By Miriam Aczel, PhD researcher from Imperial College London
I recently joined the EURECA Project as an intern through SHAPE ENERGY. I was first introduced to the SHAPE ENERGY project at a conference on Energy Impacts in Bergen, Norway, where I met Dr. Nathalie Orthar and Dr. Delphine Burguet, and learned about the only EU Horizon 2020-funded project on using social science methods to advance energy research and policy.
My PhD research focuses on environmental and health impacts of hydraulic fracturing to extract unconventional shale gas. I am currently exploring methods to strengthen the regulatory framework to better protect the environment and public health, including incorporating economics, sociology, social geography, and other means to measure and assess the impacts of ‘fracking’. The goal of SHAPE ENERGY—using strategies from social science and humanities to advance environmental policy—intrigued me, motivating me to address my research from different perspectives, which I further developed during a SHAPE ENERGY Summer School at the University of Lyon’s ENTPE. I was excited to learn that there was a new opportunity to further expand on what I had learned in the summer school, and apply these methods in a practical setting—through the SHAPE ENERGY PhD Internships.
The project I chose—the EU Resource Efficiency Coordination Action, EURECA—looks at ways to promote energy efficiency in data centres and therefore to reduce environmental impacts. EURECA is a three-year funded project under the H2020 programme, which includes international partners from the United Kingdom, Ireland, Netherlands and Germany with the goal of providing solutions to help identify cost-saving opportunities whilst minimizing environmental impacts of hardware and other procurement selections in data centres.

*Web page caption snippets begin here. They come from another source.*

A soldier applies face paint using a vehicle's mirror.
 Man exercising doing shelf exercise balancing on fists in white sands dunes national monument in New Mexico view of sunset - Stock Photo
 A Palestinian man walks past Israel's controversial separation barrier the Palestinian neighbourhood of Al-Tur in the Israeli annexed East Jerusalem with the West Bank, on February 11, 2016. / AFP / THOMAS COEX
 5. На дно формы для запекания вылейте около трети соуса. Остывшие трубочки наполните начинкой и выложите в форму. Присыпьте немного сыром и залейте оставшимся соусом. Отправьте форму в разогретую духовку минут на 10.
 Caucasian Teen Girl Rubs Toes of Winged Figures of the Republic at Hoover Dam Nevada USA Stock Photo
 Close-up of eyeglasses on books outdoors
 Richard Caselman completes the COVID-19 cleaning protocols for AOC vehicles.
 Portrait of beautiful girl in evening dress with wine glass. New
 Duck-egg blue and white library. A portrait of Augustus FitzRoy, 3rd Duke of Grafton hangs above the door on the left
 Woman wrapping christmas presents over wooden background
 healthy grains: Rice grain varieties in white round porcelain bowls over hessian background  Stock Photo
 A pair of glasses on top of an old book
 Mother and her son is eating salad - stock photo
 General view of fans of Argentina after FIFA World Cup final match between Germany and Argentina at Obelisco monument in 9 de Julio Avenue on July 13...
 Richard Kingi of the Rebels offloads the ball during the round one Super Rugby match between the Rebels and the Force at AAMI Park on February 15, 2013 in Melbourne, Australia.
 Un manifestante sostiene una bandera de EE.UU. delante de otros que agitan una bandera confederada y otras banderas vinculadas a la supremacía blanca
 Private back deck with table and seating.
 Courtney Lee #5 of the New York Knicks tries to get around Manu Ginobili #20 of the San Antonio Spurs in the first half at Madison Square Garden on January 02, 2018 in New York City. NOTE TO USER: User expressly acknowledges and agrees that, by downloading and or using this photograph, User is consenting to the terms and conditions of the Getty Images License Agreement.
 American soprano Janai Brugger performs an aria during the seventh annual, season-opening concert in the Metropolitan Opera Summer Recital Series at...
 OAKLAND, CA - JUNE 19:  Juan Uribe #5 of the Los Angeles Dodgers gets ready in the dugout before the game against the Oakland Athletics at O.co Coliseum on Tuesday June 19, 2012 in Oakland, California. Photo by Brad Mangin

My supervisor, Dr. RabihBashroush, is the Coordinator of the EURECA project as well as the Director of the Enterprise Computing research group at the University of East London, where I was based for my internship.1 And although my home university, Imperial College London, is based in the same city, it felt like a chance to experience a totally different city! Imperial is on the far West end of London, while UEL is on the opposite end of huge London, on the canal. Opposite the London City Airport, the campus is newly constructed, with brightly colored buildings on the dock. I found housing in a sunny Airbnb with a balcony overlooking the canal, and only a half hour walk, or few minutes on the train, from my new campus.
On my first day, I met Dr. Bashroush, who gave me a thorough introduction to the project. Dr. Bashroush explained that there are many ways to increase energy use efficiency in server data centres—and therefore reduce environmental impacts, including ‘virtualization’ to prevent redundancy in servers, and by refreshing the hardware and software to ensure the servers are operating at their greatest efficiency.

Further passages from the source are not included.